Dans un rapport d'étape remis en janvier au ministre de la Santé (« le Quotidien » du 4 avril), le Pr Marius Fieschi préconisait des modalités de partage et d'accès aux données de santé (tant pour les patients que pour les professionnels les prenant en charge) utilisant les nouvelles technologies. Il insistait alors sur l'urgence à lancer des expérimentations capables d'évaluer ce type de projet. A la demande de Jean-François Mattei, il précise aujourd'hui les contours de ces expérimentations dans une note d'orientation remise au ministre.
Si l'auteur de ces propositions est un chercheur émérite en informatique médicale, il ne s'agit pas, pour lui, d'innover sous la seule impulsion du progrès technologique. Ses travaux sont cadrés par une double préoccupation, constante chez les pouvoirs publics : favoriser la coordination des soins, facteur de qualité, et répondre concrètement aux nouveaux droits des patients.
Egalement patron du DIM (département d'information médicale) de la Timone à Marseille, Marius Fieschi a privilégié une approche pragmatique qui consiste à organiser le rassemblement des données numérisées déjà produites par les professionnels de santé (libéraux et à l'hôpital), à les héberger sur des serveurs (mis en place par des sociétés agréées) et à donner au patient la maîtrise de la gestion des accès à ces données.
Un million de dossiers
Cette coordination passe, pour le professeur marseillais, par l'attribution d'une « adresse qualité santé » à chaque citoyen, adresse de messagerie électronique sécurisée dévolue aux seules données de santé. Afin de la tester et de l'évaluer sur des bassins de population suffisamment vastes et bien équipés en accès Internet à haut débit, il suggère de retenir les agglomérations de Marseille, Lille, Grenoble et Poitiers pour des projets pilotés avec « les trois structures régionales reconnues : l'ARH, l'URCAM et l'URML » (les agences régionales de l'hospitalisation, les unions régionales des caisses d'assurance-maladie et de médecins libéraux). Il estime que l'expérimentation pourra porter sur un million de dossiers patients au terme de sa montée en charge de trois ans, et concerner quelque 4 000 professionnels de santé.

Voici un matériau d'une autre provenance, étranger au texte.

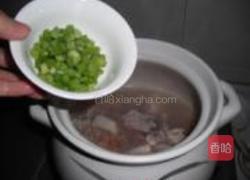 菜脯莲藕煲排骨的做法图解10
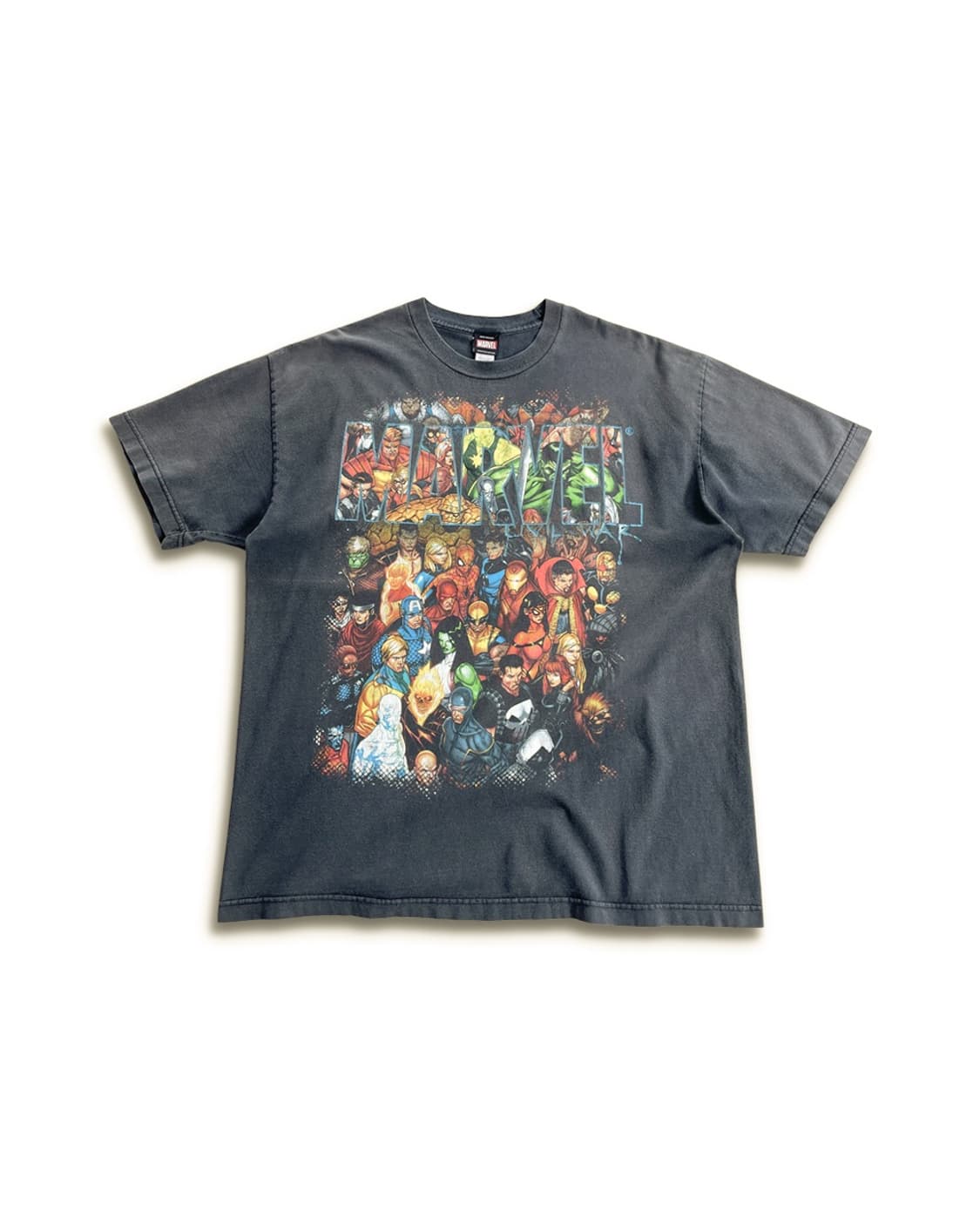 00s Marvel Civil War 빈티지 티셔츠 상품이미지1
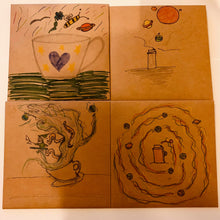 Load image into Gallery viewer, There's a Universe in this Oat Latte - 9 Track Album - Unique Designs
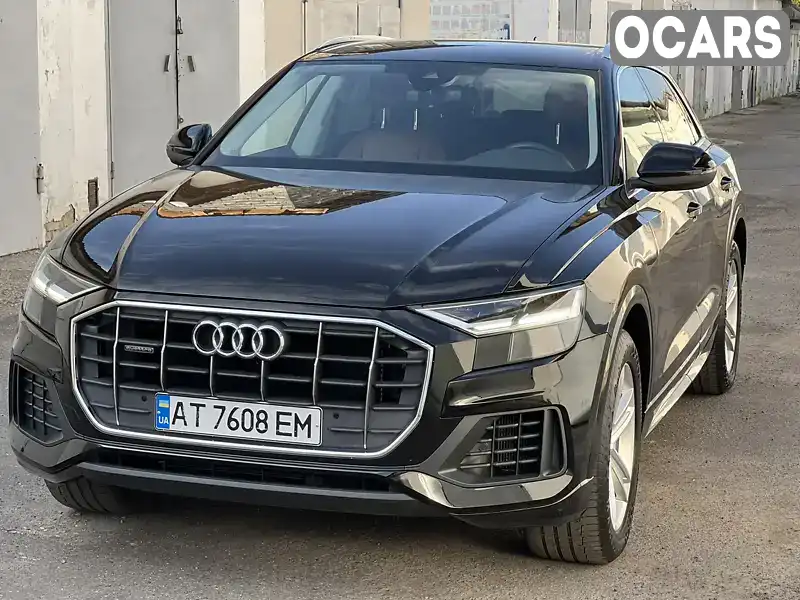 Позашляховик / Кросовер Audi Q8 2020 2.97 л. Автомат обл. Івано-Франківська, Івано-Франківськ - Фото 1/13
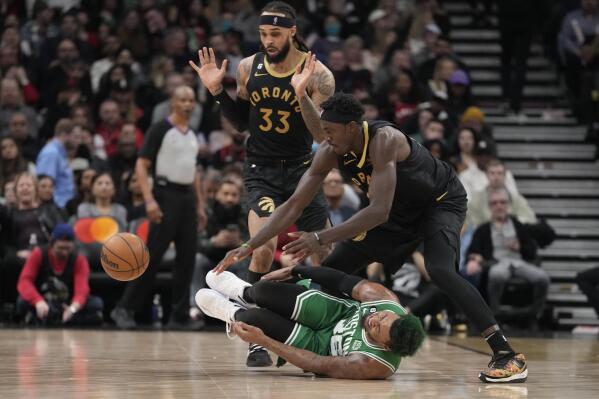 Celtics G Smart, C Williams leave injured against Raptors | AP News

Parmi lesquels, il conseille - pour simplifier et surtout maîtriser les coûts - de solliciter avant tout les médecins référents, les médecins salariés, les laboratoires de biologie et les cabinets de radiologie libéraux.
Côté organisation, un comité d'orientation stratégique et de pilotage (COSPIL) devrait être mis en place sur la durée du projet, composé de représentants de toutes les parties prenantes (Etat, régimes d'assurance-maladie, professionnels, établissements, patients). Tandis qu'un conseil technique (comprenant des spécialistes en systèmes d'information de santé) aurait la mission d'établir les cahiers des charges, d'assister les promoteurs de projets et d'organiser l'évaluation. Mais la conduite opérationnelle devrait être de la responsabilité conjointe de l'Etat et de la Caisse nationale d'assurance-maladie (CNAM), tous deux également financeurs de l'opération, l'assurance-maladie assurant la communication auprès des patients concernés, les URCAM se chargeant des appels d'offres correspondant à l'hébergement des données, et les ARH, de la sélection des établissements participants, en fonction de l'évolution de leur système d'information.

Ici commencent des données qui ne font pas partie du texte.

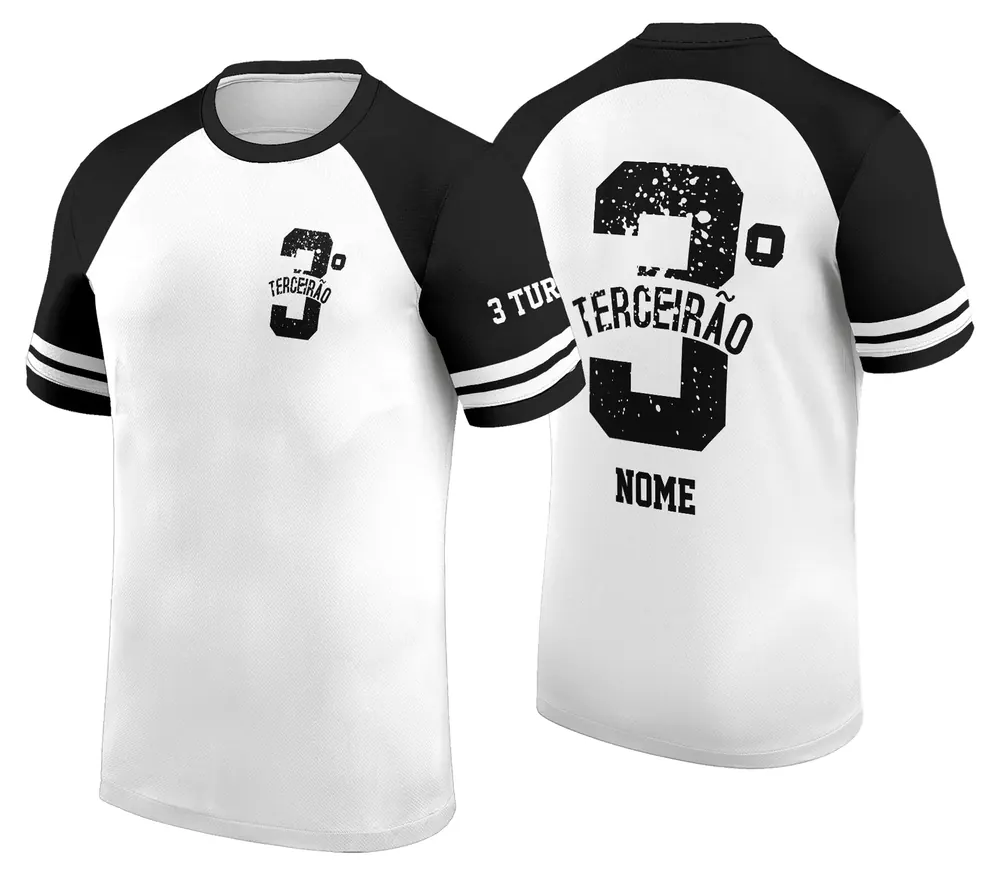 Arte Exclusiva para Camisa de Formatura Terceirão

L'Etat et l'assurance-maladie seront financeurs
Dans son rapport d'étape, Marius Fieschi avait chiffré le budget nécessaire au projet à un total de 9 millions d'euros sur trois ans. Sa note d'orientation précise maintenant que le financement reposerait sur des dotations d'Etat (à travers les ARH) pour les établissements et l'adaptation des logiciels des professionnels de santé, ainsi que pour la mise en place des infrastructures logicielles chez les hébergeurs. A ces dotations devraient s'ajouter des crédits de l'assurance-maladie pour les autres lignes de coûts : pilotage, réalisation d'une enquête d'opinion auprès des professionnels et des patients, service d'hébergement du dossier et indemnisation des libéraux participants.
Cette note évoque un calendrier assez serré pour le lancement de l'opération, à commencer par la promulgation du décret fixant le statut des sociétés d'hébergement - sans lequel rien ne pourra commencer - que Marius Fieschi espère pour l'automne de cette année. Doivent ensuite s'enchaîner la réception des candidatures des hébergeurs à la labellisation et l'élaboration des cahiers des charges et appels d'offres, pour un démarrage des expérimentations en mai prochain.
Reste, bien sûr, au ministre et à la CNAM à valider ce qui n'est encore qu'une proposition. Puis, le cas échéant, à s'assurer de la motivation des assurés et des professionnels à s'engager dans un tel système de partage et de communication. D'où l'étape préliminaire, envisagée par Marius Fieschi dès la rentrée 2003, d'une enquête d'opinion menée dans les régions ciblées.